Re: 3rd-party cross-platform UTF-8 support

From: Kenneth Whistler (kenw@sybase.com)
Date: Thu Sep 20 2001 - 15:46:49 EDT


Changjian Sun said:

> For cross-platform software (NT,Solaris,HP,AIX), the only 3rd-party
> unicode support
> I found so far is IBM ICU.
> It's a very good support for cross-platform software internationalization.
> However,
> ICU internally uses UTF-16, For our application using UTF-8 as input and
> output,
> I have to convert from UTF-8 to UTF-16, before calling ICU functions (such
> as ucol_strcoll() )
>
> I'm worried about the performance overhead of this conversion.

You shouldn't be.

The conversion from UTF-8 to UTF-16 and back is algorithmic and very
fast.

If you are expecting better performance from a library that takes UTF-8
API's and then does all its internal processing in UTF-8 *without*
converting to UTF-16, then I think you are mistaken. UTF-8 is a bad
form for much of the kind of internal processing that ICU has to do
for all kinds of things -- particularly for collation weighting, for
example. Any library worth its salt would *first* convert to UTF-16
(or UTF-32) internally, anyway, before doing any significant semantic
manipulation of the characters.

### Data section
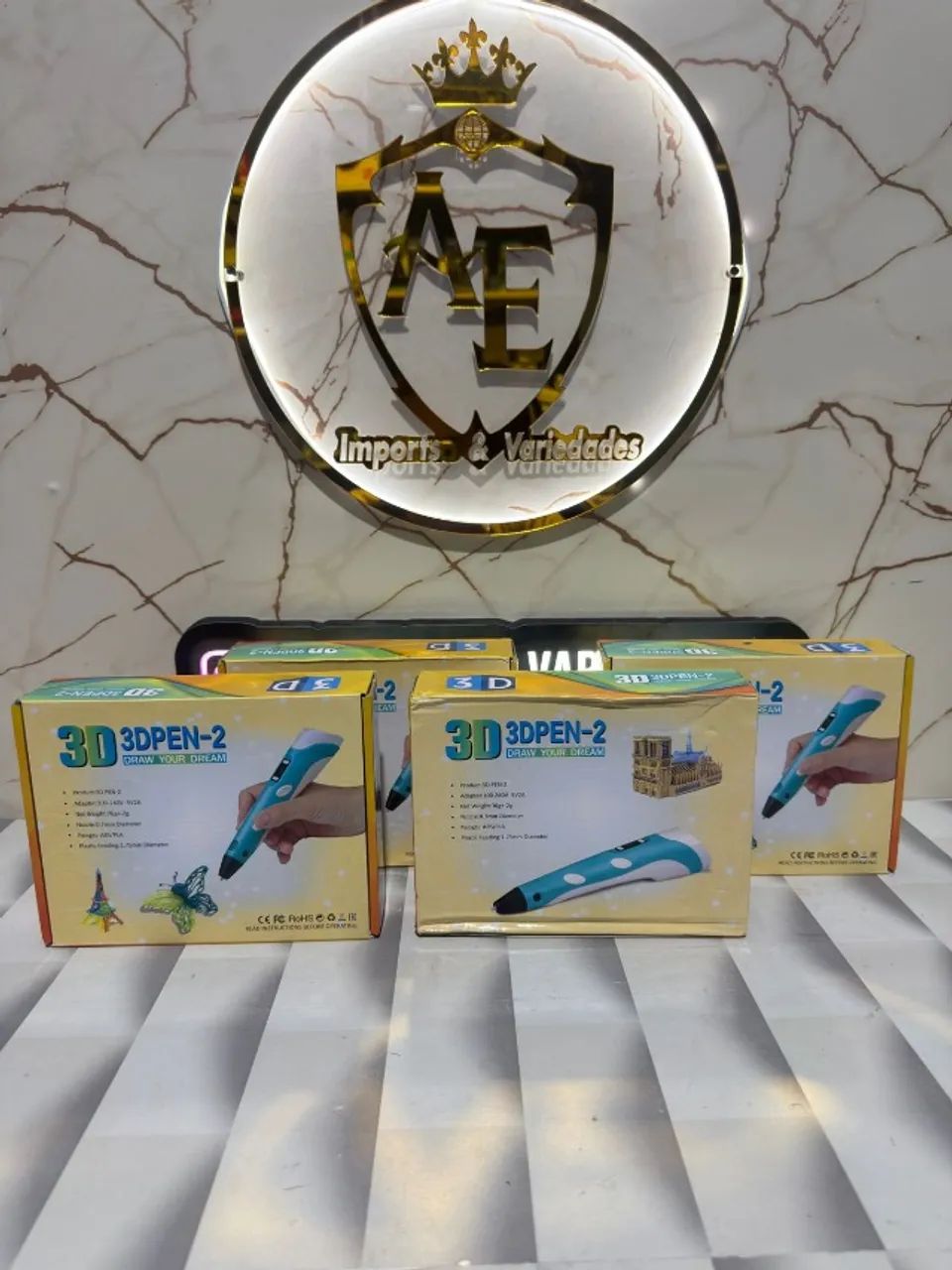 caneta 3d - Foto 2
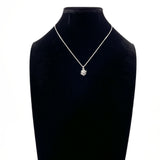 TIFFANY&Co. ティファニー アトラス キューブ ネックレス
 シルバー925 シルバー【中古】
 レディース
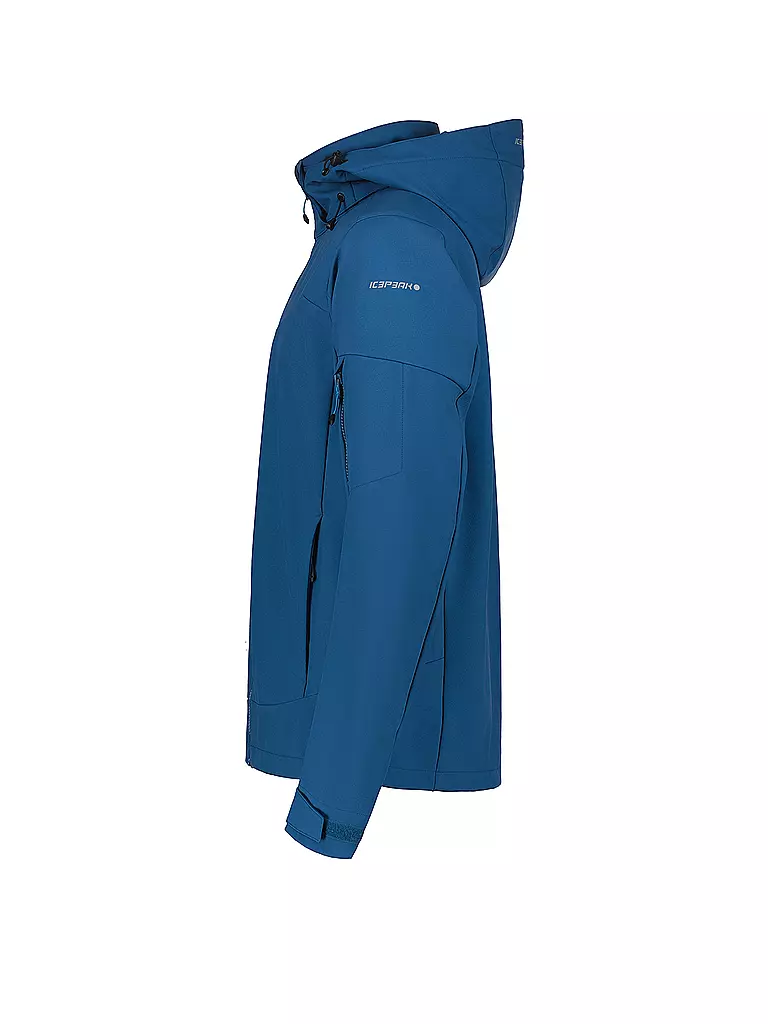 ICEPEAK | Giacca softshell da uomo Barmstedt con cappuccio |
---
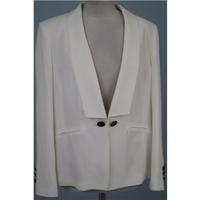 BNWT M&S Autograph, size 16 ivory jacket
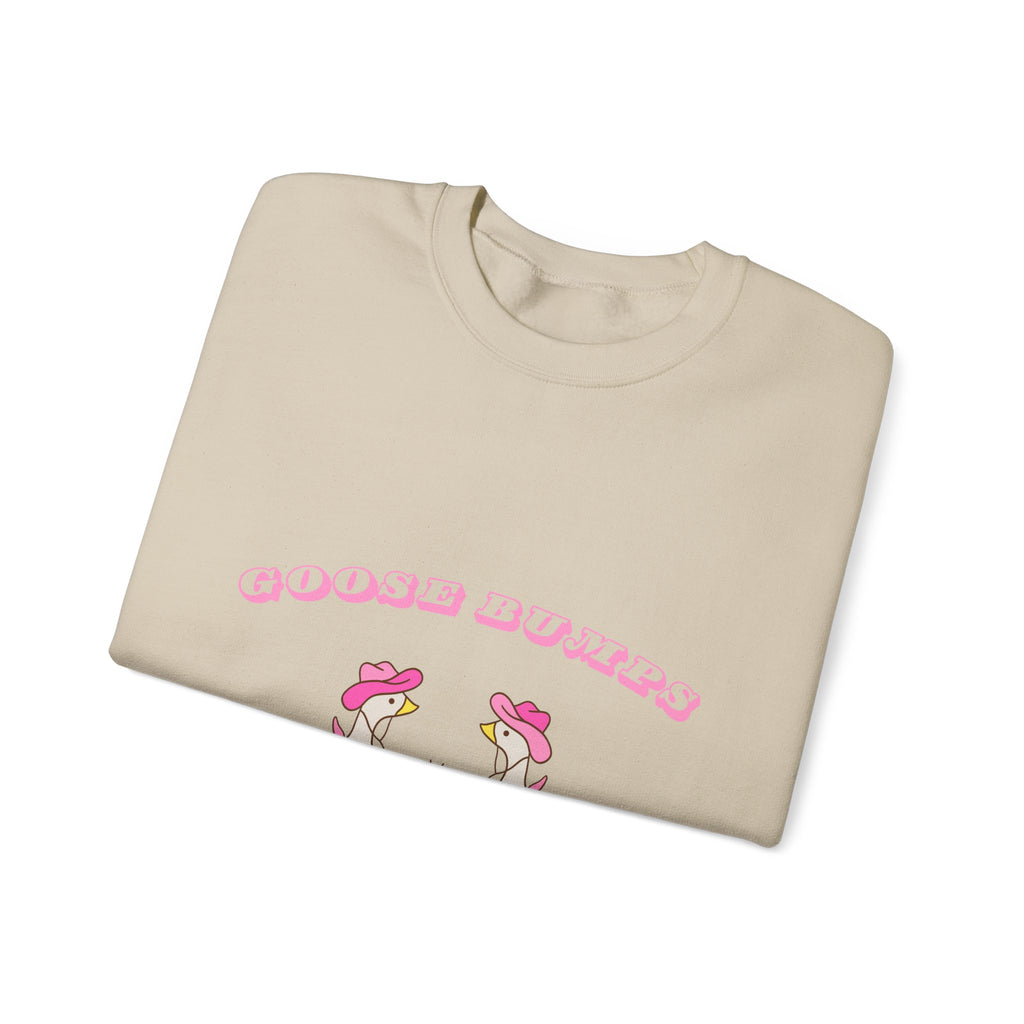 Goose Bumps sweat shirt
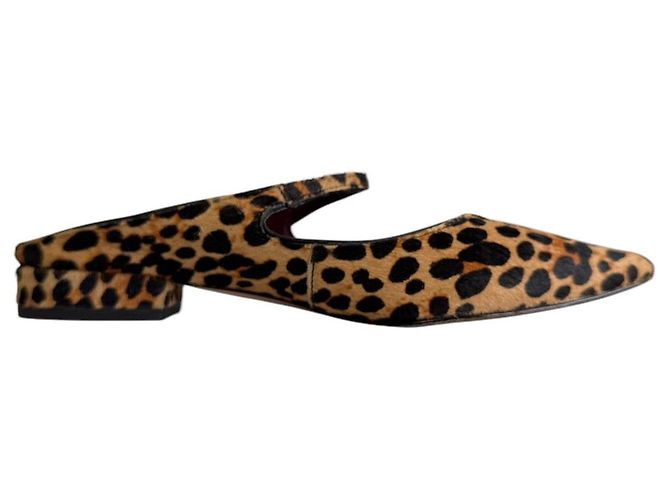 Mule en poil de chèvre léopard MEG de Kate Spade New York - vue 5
* * *
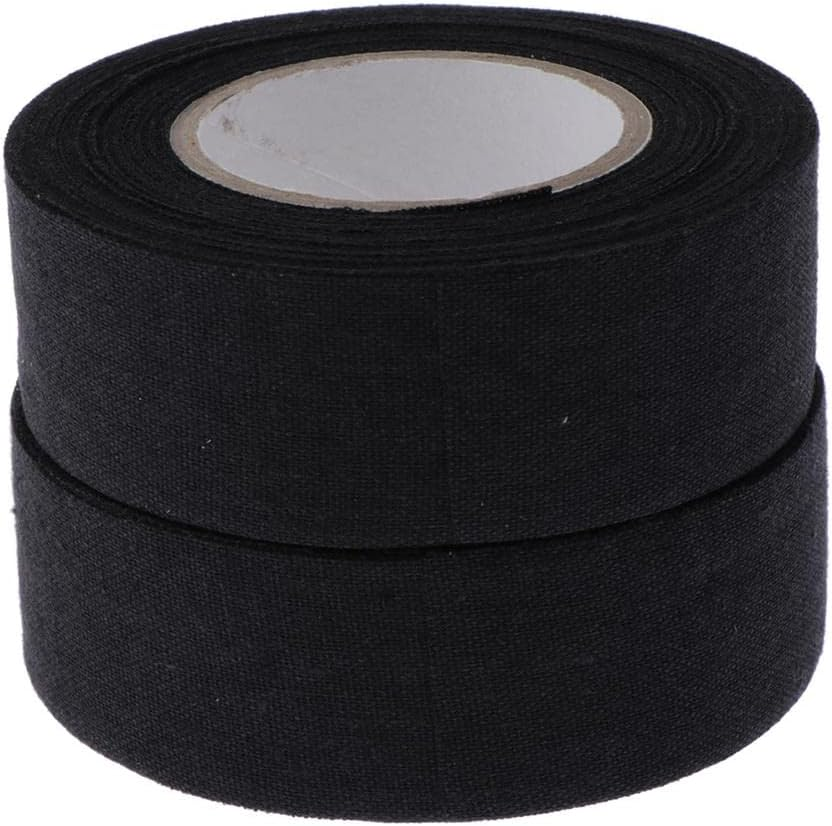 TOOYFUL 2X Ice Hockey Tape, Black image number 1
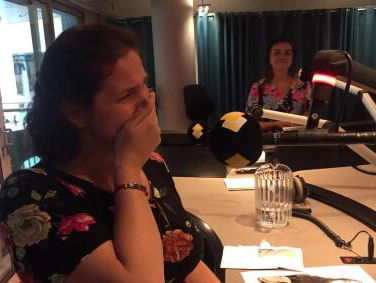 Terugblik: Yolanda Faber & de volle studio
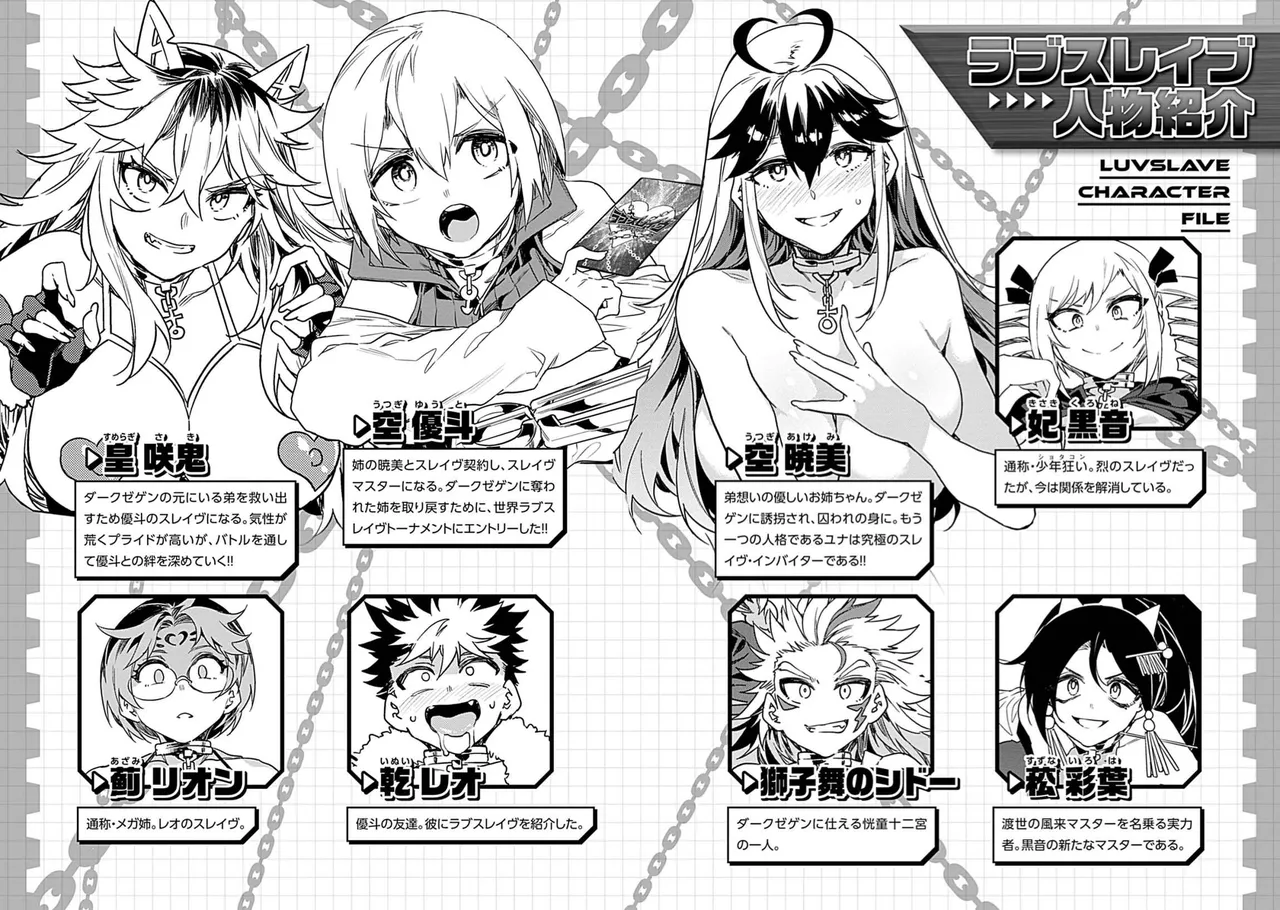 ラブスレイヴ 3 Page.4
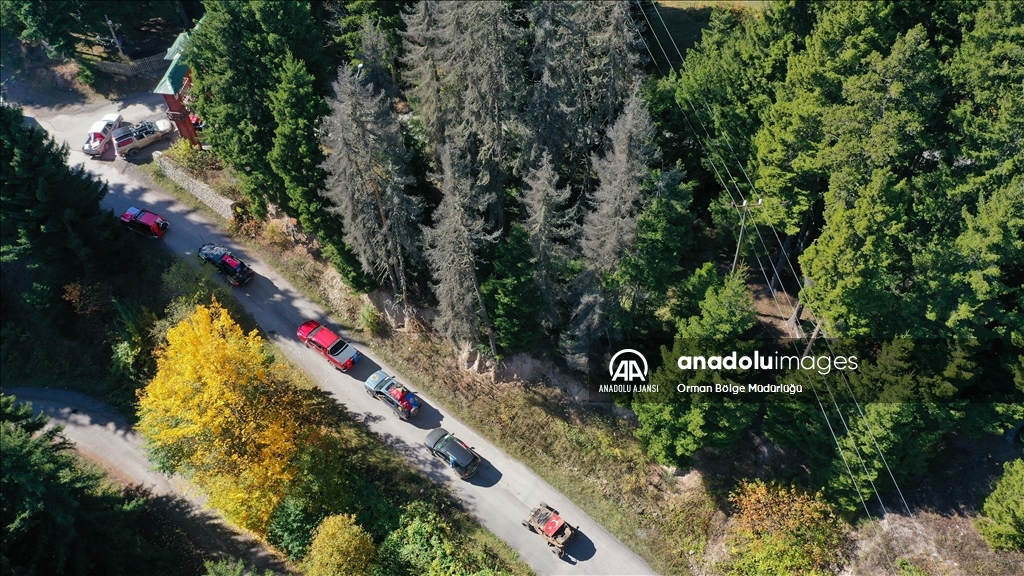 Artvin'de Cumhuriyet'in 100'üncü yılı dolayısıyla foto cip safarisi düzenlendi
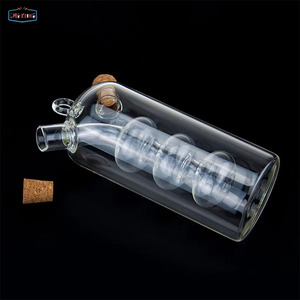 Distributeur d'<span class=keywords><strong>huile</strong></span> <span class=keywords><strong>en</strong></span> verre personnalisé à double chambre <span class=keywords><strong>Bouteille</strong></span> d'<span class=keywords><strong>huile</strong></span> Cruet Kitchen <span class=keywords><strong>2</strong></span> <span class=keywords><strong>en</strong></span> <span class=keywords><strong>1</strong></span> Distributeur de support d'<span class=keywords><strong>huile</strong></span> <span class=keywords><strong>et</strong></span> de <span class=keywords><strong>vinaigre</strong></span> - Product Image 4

### Task details
Name every platform that the forum reply on UTF-8 support lists as a target for cross-platform software.

### Exercise output
NT, Solaris, HP, AIX